Given passage:

◇ ◇ ◇ ◇

Out of curiosity and simple questions of why, what and where comes a seemingly disparate yet connected dialogue detailing our reactions, her views and feelings, and our collective state of mind. What’s the point, you may ask, and why naked? You would think she might enjoy exposing herself if she engages in such a production. But it’s the perfect “costume” for what she intends. This is, after all, an event meant to reclaim and revalidate humanity through frank conversation, and what more pointed way to do this than to bare all, literally embodying humanness, as it were? And the physical nakedness isn’t as important as just stepping out of our defensive comfort zones, out of what I said was our “siege mentality,” a comment she liked. She says she is highly nervous being naked in front of people, despite doing this for several years now. On top of it, she says she finds being openhearted more difficult than being just naked. She is not a habitual exhibitionist, and says she would actually prefer not to have to do this. (And even if she is a practicing nudist or naturist, it has to be asked what difference would it make? Should she be judged with all the accompanying presumptions if she was comfortable being naked? ) That she feels compelled to do this is testament to the urgency of her fervent desire to foster an atmosphere of open dialogue.

◇ ◇ ◇ ◇

Directions for this task: Using the passage about the naked conversation event, explain in one to three sentences why she appears naked. Please rely only on the text above.

Supplied entries:
◇ ◇ ◇ ◇

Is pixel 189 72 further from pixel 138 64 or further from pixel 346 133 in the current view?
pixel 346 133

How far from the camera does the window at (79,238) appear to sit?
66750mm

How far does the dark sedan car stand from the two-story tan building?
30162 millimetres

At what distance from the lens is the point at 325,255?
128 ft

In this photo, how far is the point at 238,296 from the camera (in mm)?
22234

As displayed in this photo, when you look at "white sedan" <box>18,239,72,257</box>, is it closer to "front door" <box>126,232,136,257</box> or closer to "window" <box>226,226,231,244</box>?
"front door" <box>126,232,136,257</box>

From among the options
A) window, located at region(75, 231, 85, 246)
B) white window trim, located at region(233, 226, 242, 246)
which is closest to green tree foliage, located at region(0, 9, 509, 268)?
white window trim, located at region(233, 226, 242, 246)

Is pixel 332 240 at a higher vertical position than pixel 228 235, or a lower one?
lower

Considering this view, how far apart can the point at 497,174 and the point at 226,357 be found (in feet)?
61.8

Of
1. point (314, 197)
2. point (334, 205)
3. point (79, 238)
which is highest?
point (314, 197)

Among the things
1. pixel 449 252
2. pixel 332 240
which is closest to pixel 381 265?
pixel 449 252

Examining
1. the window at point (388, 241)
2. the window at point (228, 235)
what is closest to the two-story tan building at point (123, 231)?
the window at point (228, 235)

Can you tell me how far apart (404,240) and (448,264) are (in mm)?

◇ ◇ ◇ ◇

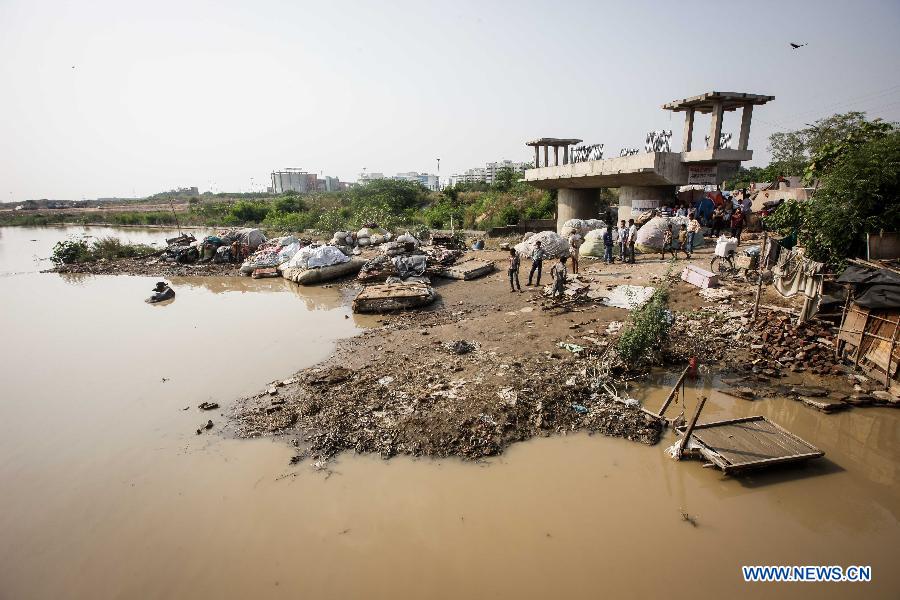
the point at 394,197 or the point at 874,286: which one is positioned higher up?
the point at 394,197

◇ ◇ ◇ ◇

Problem solution: Nakedness is the perfect "costume" for an event meant to reclaim and revalidate humanity through frank conversation, since baring all literally embodies humanness. The physical nakedness matters less than stepping out of our defensive comfort zones and our "siege mentality."